# What to do:
Continue the open letter responding to the "Confronting Empire" speech, which appears below, starting right after its final paragraph.

# Selected excerpt:
========================================
I enjoyed reading your first novel. I respect some of the stands you have taken. I write this to you because I fear your methods will seriously undermine the very causes you espouse. You care about India. You care about the environment. You are worried about the impact of big dams on communities. You fear the influence of global multinationals. You are aghast at the religious strife in India. I share many of these concerns. But I have serious doubts about your approach.
We have learnt the language of our conquerors. We have lost touch with our own ways. Can we discuss the recent speech you made in the World Social Forum in Brazil, on the topic of “Confronting Empire”? You state:
India – the world’s biggest democracy – is currently at the forefront of the corporate globalisation project. Its “market” of one billion people is being prised open by the WTO.Corporatization and privatisation are being welcomed by the government and the Indian elite. It is not a coincidence that the Prime Minister, the Home Minister, the Disinvestment Minister – the men who signed the deal with Enron in India, the men who are selling the country’s infrastructure to corporate multinationals, the men who want to privatise water, electricity, oil, coal, steel, health, education and telecommunication – are all members or admirers of the RSS. The RSS is a right wing, ultra-nationalist Hindu guild which has openly admired Hitler and his methods.
Hitler seals the proof of Evil. Globalisation = Privatisation = Prime Minister and Disinvestment Minister of India = RSS = right-wing Hindu guild = admirers of Hitler. And Hitler is clearly black. So must be the rest. Tie all the witches to a single stake. Point to a convicted one. Burn them all. All bad. All black, painted with the Hitler brush, everyone loses their humanity by the sheer power of innuendo.Two short paragraphs. The aspersion is clear.
Who can say a word now for fear of painful ignominy? Or escape from being reduced to a sniffling idiot to avoid the taint of this sweeping brush? Under the glaring lights of the trial of hyperbole, a few timid, shy facts, shuffle in to speak. For example, the fact that the Enron project was largely shepherded by the Congress, the political rivals of the current establishment. The Congress initiated globalisation in India. The RSS has opposed globalisation.
Hyperbole is easy. Shall we spin such a tale? That Hitler’s Nazi party was the National Socialist Party, and that it was “gegen Bolschewismus und Kapital”. You continue:
The two arms of the Indian Government have evolved the perfect pincer action. While one arm is busy selling India off in chunks, the other, to divert attention, is orchestrating a howling, baying chorus of Hindu nationalism and religious fascism. It is conducting nuclear tests, rewriting history books, burning churches, and demolishing mosques. Censorship, surveillance, the suspension of civil liberties and human rights, the definition of who is an Indian citizen and who is not, particularly with regard to religious minorities, is becoming common practice now.
Evil people, aren’t they? Now howling, now baying, now engaging in censorship. Do you think the media today is less free than before? I, for one, see less censorship in India today, as compared to the glorious days that you appear nostalgic for. In movies, in television, with private cable channels (remember plain old government run DD with nothing but the Party line in the good old days?), and fashion shows – I remember the days of censorship and this is not the tightly censored India I remember. There is more unrelenting criticism of the government in every English newspaper than in the entire rest of the history of independent India. Consider that your own article, with no holds barred, is being published in a major Indian newsmagazine. Chomsky, with his quiet insistent logic, never had it so good. He still isn’t widely published in the mainstream press in America.
========================================
# Records shown:
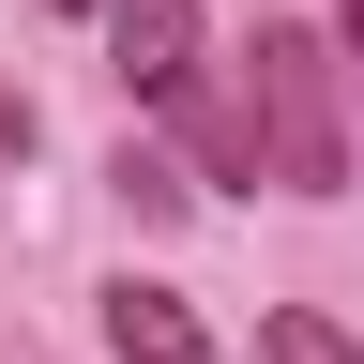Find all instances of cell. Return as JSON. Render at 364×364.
<instances>
[{
	"label": "cell",
	"mask_w": 364,
	"mask_h": 364,
	"mask_svg": "<svg viewBox=\"0 0 364 364\" xmlns=\"http://www.w3.org/2000/svg\"><path fill=\"white\" fill-rule=\"evenodd\" d=\"M334 46H349V91H364V0H334Z\"/></svg>",
	"instance_id": "5b68a950"
},
{
	"label": "cell",
	"mask_w": 364,
	"mask_h": 364,
	"mask_svg": "<svg viewBox=\"0 0 364 364\" xmlns=\"http://www.w3.org/2000/svg\"><path fill=\"white\" fill-rule=\"evenodd\" d=\"M46 16H91V0H46Z\"/></svg>",
	"instance_id": "8992f818"
},
{
	"label": "cell",
	"mask_w": 364,
	"mask_h": 364,
	"mask_svg": "<svg viewBox=\"0 0 364 364\" xmlns=\"http://www.w3.org/2000/svg\"><path fill=\"white\" fill-rule=\"evenodd\" d=\"M243 152L289 182V198H349V46L334 31H289V16H258V46H243Z\"/></svg>",
	"instance_id": "6da1fadb"
},
{
	"label": "cell",
	"mask_w": 364,
	"mask_h": 364,
	"mask_svg": "<svg viewBox=\"0 0 364 364\" xmlns=\"http://www.w3.org/2000/svg\"><path fill=\"white\" fill-rule=\"evenodd\" d=\"M258 364H364V349H349L318 304H273V318H258Z\"/></svg>",
	"instance_id": "277c9868"
},
{
	"label": "cell",
	"mask_w": 364,
	"mask_h": 364,
	"mask_svg": "<svg viewBox=\"0 0 364 364\" xmlns=\"http://www.w3.org/2000/svg\"><path fill=\"white\" fill-rule=\"evenodd\" d=\"M107 349H122V364H228L167 273H122V289H107Z\"/></svg>",
	"instance_id": "3957f363"
},
{
	"label": "cell",
	"mask_w": 364,
	"mask_h": 364,
	"mask_svg": "<svg viewBox=\"0 0 364 364\" xmlns=\"http://www.w3.org/2000/svg\"><path fill=\"white\" fill-rule=\"evenodd\" d=\"M107 76L198 122V0H107Z\"/></svg>",
	"instance_id": "7a4b0ae2"
}]
</instances>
========================================
# Exercise result:
Can we work to free our history from ideology – Left or Right, Red or Saffron? Let us debate our understanding of history. Openly. Find the facts. Rather than blindly support existing establishment views and decry change. Or brush unpleasant truths under the carpet. There is understandable fear about bringing some truths out into the open. These fears are fanned by extremists who seek to avenge the sins of the past on the people of the present. The extremists that seek revenge and the extremists that hide the truth are joined at the hip. Yin and yang. Two sides of the same reality. One couldn’t exist without the other. Denial of history by one set of extremists is the platform that the other set stands on. When we fix one, the other will fall. The two devils. Globalisation and Gujarat. Are they linked, as you suggest? Let’s take globalisation. Didn’t the English-language media in India, and multinational TV channels like Star News excoriate Modi while native Gujarati newspapers supported him? So whom can we blame? Perhaps those damned voters who voted the evil man back, despite opposition from TV channels owned by multi-national corporations.
What is your suggestion to the World Social Forum in Brazil? What should they lobby CNN to recommend, that the media in India hasn’t done already? Leave Iraq, bomb India instead? Destroy the evil Indian government that supports globalisation, the evil RSS, which actually opposes it? Do you think it will convince Gujarati voters any more?
It appears as though people have lost the confidence of Ms. Roy. It is time to dissolve people. The barbaric killings in Gujarat do not represent the India we wish for. But grandstanding does not help. We must seek to understand how to break the cycle. To create a genuine peace. To say “never again” we must first discard the idea that violent voices will bring peace. Didn’t you yourself say so, wisely, in your “Algebra of Infinite Justice.” Can I take the liberty of paraphrasing and changing “September 11” to “Gujarat”?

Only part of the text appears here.